> _Aim of the exercise_:
The records must be retyped exactly, with no pictures included.
========================================================================
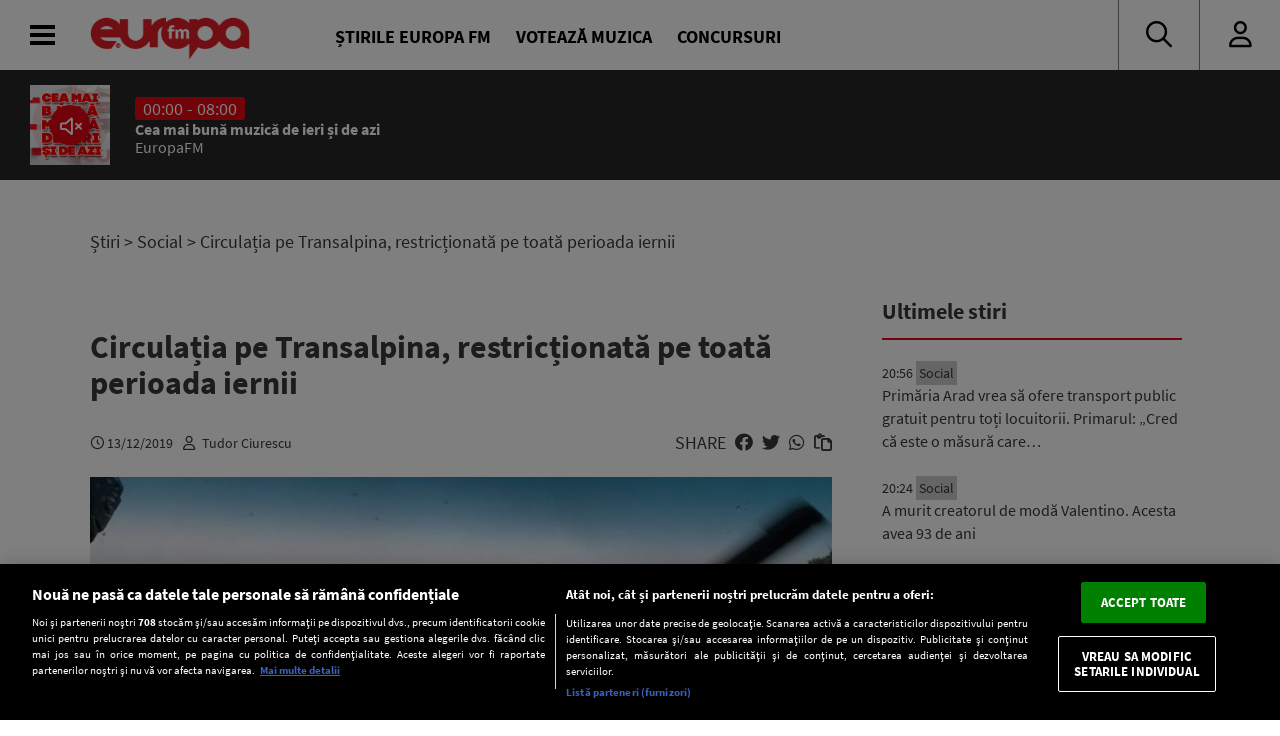

--- FILE ---
content_type: text/javascript;charset=utf-8
request_url: https://id.cxense.com/public/user/id?json=%7B%22identities%22%3A%5B%7B%22type%22%3A%22ckp%22%2C%22id%22%3A%22mklva0wfz65177ah%22%7D%2C%7B%22type%22%3A%22lst%22%2C%22id%22%3A%2214x1hpxhieku2yp08c6r1pwow%22%7D%2C%7B%22type%22%3A%22cst%22%2C%22id%22%3A%2214x1hpxhieku2yp08c6r1pwow%22%7D%5D%7D&callback=cXJsonpCB2
body_size: 206
content:
/**/
cXJsonpCB2({"httpStatus":200,"response":{"userId":"cx:33uqvocy515ta19u2lfyxcwdzw:82oa5lyhzy76","newUser":false}})

--- FILE ---
content_type: text/javascript;charset=utf-8
request_url: https://p1cluster.cxense.com/p1.js
body_size: 98
content:
cX.library.onP1('14x1hpxhieku2yp08c6r1pwow');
========================================================================
> _Answer to the problem_:
--- FILE ---
content_type: text/javascript;charset=utf-8
request_url: https://id.cxense.com/public/user/id?json=%7B%22identities%22%3A%5B%7B%22type%22%3A%22ckp%22%2C%22id%22%3A%22mklva0wfz65177ah%22%7D%2C%7B%22type%22%3A%22lst%22%2C%22id%22%3A%2214x1hpxhieku2yp08c6r1pwow%22%7D%2C%7B%22type%22%3A%22cst%22%2C%22id%22%3A%2214x1hpxhieku2yp08c6r1pwow%22%7D%5D%7D&callback=cXJsonpCB2
body_size: 206
content:
/**/
cXJsonpCB2({"httpStatus":200,"response":{"userId":"cx:33uqvocy515ta19u2lfyxcwdzw:82oa5lyhzy76","newUser":false}})

--- FILE ---
content_type: text/javascript;charset=utf-8
request_url: https://p1cluster.cxense.com/p1.js
body_size: 98
content:
cX.library.onP1('14x1hpxhieku2yp08c6r1pwow');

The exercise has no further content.